• [Items from a data source]:

-.-.-

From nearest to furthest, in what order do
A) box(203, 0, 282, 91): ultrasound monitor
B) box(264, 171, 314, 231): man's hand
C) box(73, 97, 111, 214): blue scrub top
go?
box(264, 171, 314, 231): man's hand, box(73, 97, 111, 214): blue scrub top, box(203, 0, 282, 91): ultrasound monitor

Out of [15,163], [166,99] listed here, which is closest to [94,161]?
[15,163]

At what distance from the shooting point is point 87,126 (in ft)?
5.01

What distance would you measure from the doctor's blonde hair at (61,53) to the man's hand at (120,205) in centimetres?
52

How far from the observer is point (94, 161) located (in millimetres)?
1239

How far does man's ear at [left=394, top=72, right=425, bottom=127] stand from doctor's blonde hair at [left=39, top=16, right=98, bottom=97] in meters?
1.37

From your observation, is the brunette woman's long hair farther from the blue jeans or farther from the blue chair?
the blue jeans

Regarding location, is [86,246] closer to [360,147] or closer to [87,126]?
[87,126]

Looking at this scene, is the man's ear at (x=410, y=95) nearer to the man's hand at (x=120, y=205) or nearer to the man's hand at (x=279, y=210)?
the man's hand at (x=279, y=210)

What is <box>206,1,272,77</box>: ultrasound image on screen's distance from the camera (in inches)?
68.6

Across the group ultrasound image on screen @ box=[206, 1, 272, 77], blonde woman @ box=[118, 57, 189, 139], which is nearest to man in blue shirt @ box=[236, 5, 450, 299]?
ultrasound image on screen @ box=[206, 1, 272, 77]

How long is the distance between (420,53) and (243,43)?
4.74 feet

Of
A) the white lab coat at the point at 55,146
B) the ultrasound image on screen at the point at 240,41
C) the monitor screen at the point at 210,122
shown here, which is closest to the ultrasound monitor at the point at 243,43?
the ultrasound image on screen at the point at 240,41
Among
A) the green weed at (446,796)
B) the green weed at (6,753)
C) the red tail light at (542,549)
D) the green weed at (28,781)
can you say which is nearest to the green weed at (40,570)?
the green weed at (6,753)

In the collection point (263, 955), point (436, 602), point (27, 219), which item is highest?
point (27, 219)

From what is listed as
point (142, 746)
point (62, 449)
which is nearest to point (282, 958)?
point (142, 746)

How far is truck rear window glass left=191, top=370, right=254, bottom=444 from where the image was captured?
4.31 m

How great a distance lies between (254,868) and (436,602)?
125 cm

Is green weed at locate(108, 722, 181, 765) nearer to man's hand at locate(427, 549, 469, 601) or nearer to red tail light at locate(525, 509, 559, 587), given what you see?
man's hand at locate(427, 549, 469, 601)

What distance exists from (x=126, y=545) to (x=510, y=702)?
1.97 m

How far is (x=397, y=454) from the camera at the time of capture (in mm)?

-.-.-

• [Instructions to follow]:
Print all of the entries exactly as they appear.

• [Solved problem]:
From nearest to furthest, in what order do
A) box(203, 0, 282, 91): ultrasound monitor
B) box(264, 171, 314, 231): man's hand
C) box(73, 97, 111, 214): blue scrub top
go?
box(264, 171, 314, 231): man's hand, box(73, 97, 111, 214): blue scrub top, box(203, 0, 282, 91): ultrasound monitor

Out of [15,163], [166,99] listed here, which is closest to [94,161]?
[15,163]

At what distance from the shooting point is point 87,126 (in ft)?
5.01

What distance would you measure from the doctor's blonde hair at (61,53) to the man's hand at (120,205) in centimetres?
52

How far from the observer is point (94, 161) located (in millimetres)?
1239

How far does man's ear at [left=394, top=72, right=425, bottom=127] stand from doctor's blonde hair at [left=39, top=16, right=98, bottom=97] in meters?
1.37

From your observation, is the brunette woman's long hair farther from the blue jeans or farther from the blue chair?
the blue jeans

Regarding location, is [86,246] closer to [360,147] or closer to [87,126]?
[87,126]

Looking at this scene, is the man's ear at (x=410, y=95) nearer to the man's hand at (x=120, y=205) or nearer to the man's hand at (x=279, y=210)?
the man's hand at (x=279, y=210)

What is <box>206,1,272,77</box>: ultrasound image on screen's distance from the camera (in inches)?
68.6

Across the group ultrasound image on screen @ box=[206, 1, 272, 77], blonde woman @ box=[118, 57, 189, 139], which is nearest to man in blue shirt @ box=[236, 5, 450, 299]?
ultrasound image on screen @ box=[206, 1, 272, 77]

How long is the distance between (420,53) and (243,43)?
4.74 feet

Of
A) the white lab coat at the point at 55,146
B) the ultrasound image on screen at the point at 240,41
C) the monitor screen at the point at 210,122
shown here, which is closest to the ultrasound monitor at the point at 243,43?
the ultrasound image on screen at the point at 240,41
Among
A) the green weed at (446,796)
B) the green weed at (6,753)
C) the red tail light at (542,549)
D) the green weed at (28,781)
can you say which is nearest to the green weed at (40,570)?
the green weed at (6,753)

In the collection point (263, 955), point (436, 602), point (27, 219), which item is highest?
point (27, 219)

From what is listed as
point (142, 746)
point (62, 449)
which is nearest to point (282, 958)?
point (142, 746)

How far is truck rear window glass left=191, top=370, right=254, bottom=444 from where the image was captured?
4.31 m

How great a distance lies between (254,868) and (436,602)?
125 cm

Is green weed at locate(108, 722, 181, 765) nearer to man's hand at locate(427, 549, 469, 601) or nearer to red tail light at locate(525, 509, 559, 587), given what you see?
man's hand at locate(427, 549, 469, 601)

What distance exists from (x=126, y=545) to (x=510, y=702)?
1.97 m

How far is (x=397, y=454) from the camera at the time of capture (in mm)?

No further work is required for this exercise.